Related Links

  • Lux Research
  • Elsevier Ltd is not responsible for the content of external websites.

News

Organic solar PV falls short of expectations

Organic solar photovoltaics' (OPV) relatively poor conversion efficiencies and short lifetimes, means it will not compete with conventional solar power technologies, according to Lux Research.

By Renewable Energy Focus staff

Commercial uses for solar OPV modules will nonetheless take place over the next decade and the market could reach US$159 million in 2020.

Looking for a Future in Organic Photovoltaics by Lux Research looks at possible growth for solar OPV modules using organic (carbon-containing) polymers or molecules.

The report calculates adoption potential for solar OPV’s two main technology categories – bulk heterojunction (BHJ) solar OPV devices and dye-sensitised solar cells (DSSC) – in five different market segments: building integrated photovoltaics (BIPV), developing world applications, defence, consumer electronics, and signage.

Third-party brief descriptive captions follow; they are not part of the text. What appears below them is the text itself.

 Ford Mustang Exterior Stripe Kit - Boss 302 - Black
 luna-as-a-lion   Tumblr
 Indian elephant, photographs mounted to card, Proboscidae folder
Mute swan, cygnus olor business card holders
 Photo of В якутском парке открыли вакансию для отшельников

“While part of OPV’s appeal is the hope of low costs, we found it won’t beat crystalline silicon or inorganic thin-film on cost per watt,” says Alex Carter, a Lux Research Associate and the report’s lead author.

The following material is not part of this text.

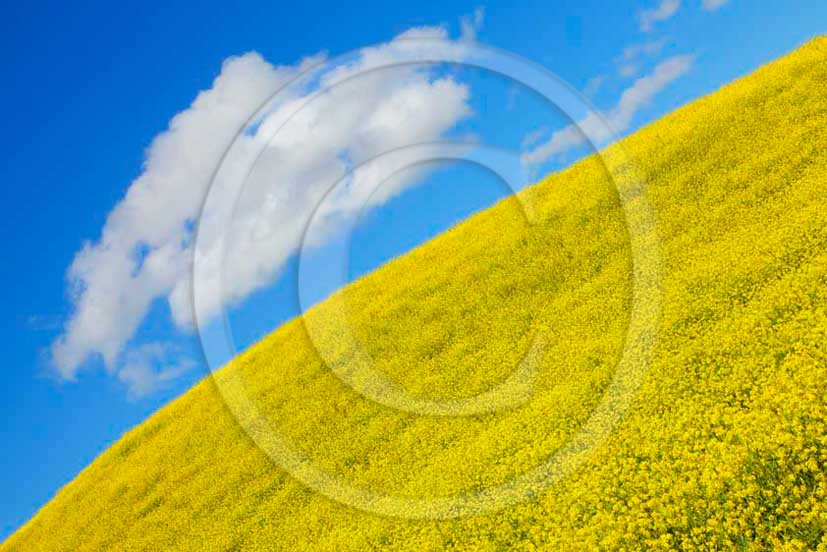 2011 - View of field of yellow Colsa flowers with white cloud and blue sky.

“As a result, developers will focus on niche applications where OPV provides other capabilities like transparency and flexibility. There will be some success, but not the disruptive impact developers are proclaiming.”

Key findings include:

  • Solar OPV will reach 97 MW and US$159m on the back of BIPV and defence. BHJ technology dominates early but, as flexible DSSC devices mature, they gain to capture 53% of the market in 2020;
  • BIPV provides niches for both BHJ and DSSC. The report examines three variations on BIPV: flexible membranes for roofing and shade structures like awnings, solar shingles for pitched roofing, and rigid windows and fade elements. BIPV – overall – will grow to 27 MW of demand and a US$44m market, with around two thirds of that based on flexible membranes, and most of the balance from windows and facades. BHJ takes 47% of the market here by MW, but only 39% by revenues; and
  • Defence applications are driven by portable power for soldiers. The ease of integrating solar OPV into certain flexible structures and the ability to pattern it could help set it apart for some applications – like integration into tents and even uniforms – and allow it to gain some market share. In defence applications, OPV will expand to 34 MW in 2020, pulling in US$64m in revenues – split 60:40 between DSSC and BHJ.

Share this article

More services

 

This article is featured in:
Photovoltaics (PV)

 

Comment on this article

You must be registered and logged in to leave a comment about this article.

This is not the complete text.